Rather, they believe that their profits are coming from these professional investment shops, like Melvin, when the shops are forced to cover their short positions.
The anger isn’t limited to short-sellers. Anything that feels too “fat cat” is on the receiving end.
Here’s an example …
***What we’re witnessing is much bigger than a group of small investors clambering into the same stock in a coordinated effort to make a buck
As noted at the top of this Digest, this is just the latest manifestation of the division that’s widening in our nation.
It’s not just about stock market gains — it’s about people who are raging against what they perceive as a system that’s rigged to make the elite wealthier, while keeping everyone else on the outside.
The below post from Anthony Scaramucci sums it up:
If you browse the Reddit forum, you’re not seeing braggart stories about blowing investment gains on, say, a Ferrari or a Rolex.
Instead, you’ll see many users thanking the forum because the profits they’ve generated have enabled them to pay off onerous student loans, or fund medical bills for family members, or simply pay their own bills since they’ve been laid off.
***Regular Digest readers know the real story here — it’s the Technochasm
In short, this is Eric Fry’s term to describe the sharp, and growing, wealth divide in our world.
For newer Digest readers, Eric is our macro specialist, and the analyst behind Investment Report. He’s also a thought-leader on the investment implications of the Technochasm.
Though the foundation of this wealth-divide is complex and multivariate, in recent years, the divide has grown even wider thanks to one thing …
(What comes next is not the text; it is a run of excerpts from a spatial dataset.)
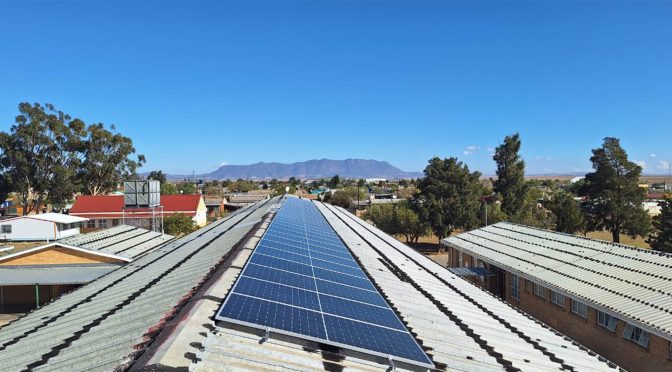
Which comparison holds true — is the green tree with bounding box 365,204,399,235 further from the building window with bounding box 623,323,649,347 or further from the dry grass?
the building window with bounding box 623,323,649,347

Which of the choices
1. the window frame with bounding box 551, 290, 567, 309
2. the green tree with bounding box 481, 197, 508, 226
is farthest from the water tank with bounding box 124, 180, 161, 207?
the green tree with bounding box 481, 197, 508, 226

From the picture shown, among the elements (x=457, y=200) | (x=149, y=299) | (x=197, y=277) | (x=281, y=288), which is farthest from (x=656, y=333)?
(x=457, y=200)

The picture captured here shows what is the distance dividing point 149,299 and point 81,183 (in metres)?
61.8

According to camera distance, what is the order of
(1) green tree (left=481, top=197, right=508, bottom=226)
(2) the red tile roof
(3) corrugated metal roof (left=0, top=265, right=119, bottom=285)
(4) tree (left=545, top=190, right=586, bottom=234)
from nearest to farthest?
(3) corrugated metal roof (left=0, top=265, right=119, bottom=285), (4) tree (left=545, top=190, right=586, bottom=234), (1) green tree (left=481, top=197, right=508, bottom=226), (2) the red tile roof

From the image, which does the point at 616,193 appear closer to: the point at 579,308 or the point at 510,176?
the point at 510,176

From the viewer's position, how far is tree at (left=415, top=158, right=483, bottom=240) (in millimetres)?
44000

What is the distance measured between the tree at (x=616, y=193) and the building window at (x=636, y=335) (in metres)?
32.0

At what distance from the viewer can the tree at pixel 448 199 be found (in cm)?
4400

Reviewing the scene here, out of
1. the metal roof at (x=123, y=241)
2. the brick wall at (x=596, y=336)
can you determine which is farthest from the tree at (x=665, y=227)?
the metal roof at (x=123, y=241)

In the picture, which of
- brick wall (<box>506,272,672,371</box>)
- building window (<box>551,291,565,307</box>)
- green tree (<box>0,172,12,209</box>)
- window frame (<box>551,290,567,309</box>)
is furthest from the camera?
green tree (<box>0,172,12,209</box>)

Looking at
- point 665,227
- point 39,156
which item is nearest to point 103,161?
point 39,156

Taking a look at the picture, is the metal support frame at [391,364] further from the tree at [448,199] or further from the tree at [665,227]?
the tree at [448,199]

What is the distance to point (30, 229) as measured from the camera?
4159cm

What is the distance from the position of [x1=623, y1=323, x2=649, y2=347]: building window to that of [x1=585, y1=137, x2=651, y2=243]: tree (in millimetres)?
32003
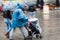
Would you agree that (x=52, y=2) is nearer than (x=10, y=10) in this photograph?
No

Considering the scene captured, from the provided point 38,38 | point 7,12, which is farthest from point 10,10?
point 38,38

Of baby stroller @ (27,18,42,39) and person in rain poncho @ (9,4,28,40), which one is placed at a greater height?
person in rain poncho @ (9,4,28,40)

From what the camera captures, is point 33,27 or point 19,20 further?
point 33,27

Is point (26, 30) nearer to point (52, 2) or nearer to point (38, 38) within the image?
point (38, 38)

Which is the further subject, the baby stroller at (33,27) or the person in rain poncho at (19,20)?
the baby stroller at (33,27)

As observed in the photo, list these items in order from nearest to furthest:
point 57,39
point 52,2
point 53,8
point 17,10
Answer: point 17,10
point 57,39
point 53,8
point 52,2

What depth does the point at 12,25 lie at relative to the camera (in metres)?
10.6

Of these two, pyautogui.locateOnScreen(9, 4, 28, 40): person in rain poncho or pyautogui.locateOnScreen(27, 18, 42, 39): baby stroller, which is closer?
pyautogui.locateOnScreen(9, 4, 28, 40): person in rain poncho

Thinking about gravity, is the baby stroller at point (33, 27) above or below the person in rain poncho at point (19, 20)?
below

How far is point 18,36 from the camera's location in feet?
39.6

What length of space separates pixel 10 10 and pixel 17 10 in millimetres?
484

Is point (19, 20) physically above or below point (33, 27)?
above

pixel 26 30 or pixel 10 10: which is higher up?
pixel 10 10

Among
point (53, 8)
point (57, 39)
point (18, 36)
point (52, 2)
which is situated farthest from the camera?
point (52, 2)
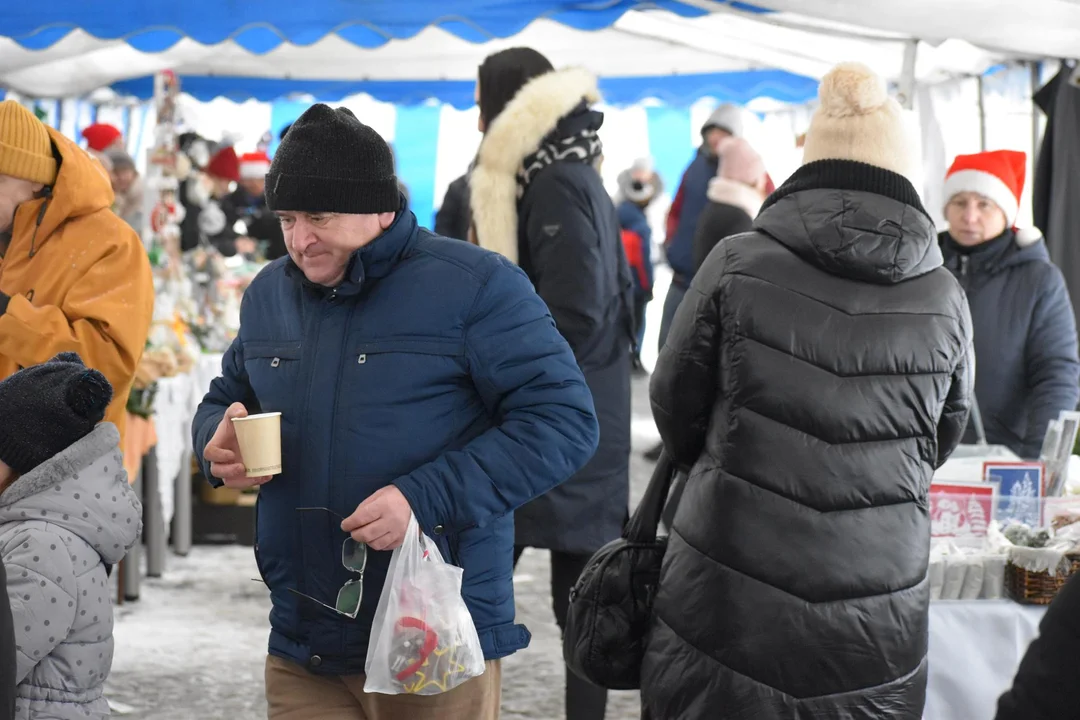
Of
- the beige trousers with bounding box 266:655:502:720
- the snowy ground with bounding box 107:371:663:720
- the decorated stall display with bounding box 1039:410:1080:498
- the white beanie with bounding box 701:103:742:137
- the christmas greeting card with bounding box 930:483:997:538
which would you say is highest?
the white beanie with bounding box 701:103:742:137

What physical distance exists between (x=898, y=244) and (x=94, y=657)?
177cm

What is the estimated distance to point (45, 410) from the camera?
8.47ft

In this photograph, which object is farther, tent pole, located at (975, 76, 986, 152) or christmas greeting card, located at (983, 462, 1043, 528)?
tent pole, located at (975, 76, 986, 152)

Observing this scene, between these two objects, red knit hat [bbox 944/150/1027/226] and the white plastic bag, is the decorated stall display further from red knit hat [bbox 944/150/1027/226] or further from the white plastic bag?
the white plastic bag

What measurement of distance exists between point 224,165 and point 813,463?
24.6 ft

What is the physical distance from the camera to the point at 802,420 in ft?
8.42

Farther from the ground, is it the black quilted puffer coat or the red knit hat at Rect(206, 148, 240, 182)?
the red knit hat at Rect(206, 148, 240, 182)

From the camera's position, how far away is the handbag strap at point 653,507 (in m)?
2.83

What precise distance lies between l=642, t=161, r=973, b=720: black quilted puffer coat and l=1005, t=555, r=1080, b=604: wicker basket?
21.8 inches

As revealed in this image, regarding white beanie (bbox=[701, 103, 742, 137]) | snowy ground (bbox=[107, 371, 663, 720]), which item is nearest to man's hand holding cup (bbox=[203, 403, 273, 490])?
snowy ground (bbox=[107, 371, 663, 720])

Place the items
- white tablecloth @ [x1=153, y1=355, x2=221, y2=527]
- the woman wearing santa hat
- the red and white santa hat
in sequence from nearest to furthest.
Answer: the woman wearing santa hat, white tablecloth @ [x1=153, y1=355, x2=221, y2=527], the red and white santa hat

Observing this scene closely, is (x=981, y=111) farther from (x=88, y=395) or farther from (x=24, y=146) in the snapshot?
(x=88, y=395)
On one hand, cutting-edge tech products are simplifying our lives, making them far more convenient, and enabling some semblance of normalcy during this pandemic.
This is why Americans are happy to continue opening their wallets for tech, even those who aren’t necessarily earning high incomes.
On the other hand, all of these consumer dollars flowing toward tech companies reduces to one thing …
A wealth transfer.
It’s from the masses … to a select group of technology business owners, key employees, and investors …
And it’s a key factor in creating today’s sharp wealth divide.
Here’s Eric with more on the severity of the situation:
In 1980, the richest 1% of Americans owned about 30% of all household wealth in the country … and the bottom 90% owned about 24% of all household wealth.
But by 2012, the share of all household financial wealth owned by the top 1% had skyrocketed to more than 60% … and the share owned by the bottom 90% had plummeted below 10%.
In other words, the middle class is shrinking as rich families and big businesses accumulate fortunes and others sink below the poverty line.
And recent data is showing that gap … that Technochasm … is getting wider.
We’re seeing this wealth gap everywhere.
***Take Venice, California, where I live
A short walk from where I live is the Venice campus for tech giant, Google. A steel fence, wooden walls, and security guards protect a beautiful inner courtyard in front of Google’s buildings.
Outside these walls — quite literally on the sidewalk directly in front of Google’s fences — is a “tent city.” It’s a string of tents, tarps, and makeshift shelters that serve as home to some of the 40,000+ homeless in Los Angeles.
On Tuesday, I snapped this photo …
Source: Jeff Remsburg
This is a Lamborghini, priced well over $200,000 … parked in front of an endless line of the homeless tents … which abut the offices of the most valuable company in the world.
This is the Technochasm.
The Reddit-drama is simply another manifestation of this societal imbalance.
By the way, if you haven’t watched Eric’s entire research video on the Technochasm and what it could mean for your portfolio, I encourage you to view it by clicking here.
This Digest is running long so we’ll wrap up …
This GameStop drama is fascinating to watch. But make sure you understand what’s really going on. Even after the madness dies down, the underlying dynamic of the Technochasm will remain … and will continue to shape our world and the investment markets.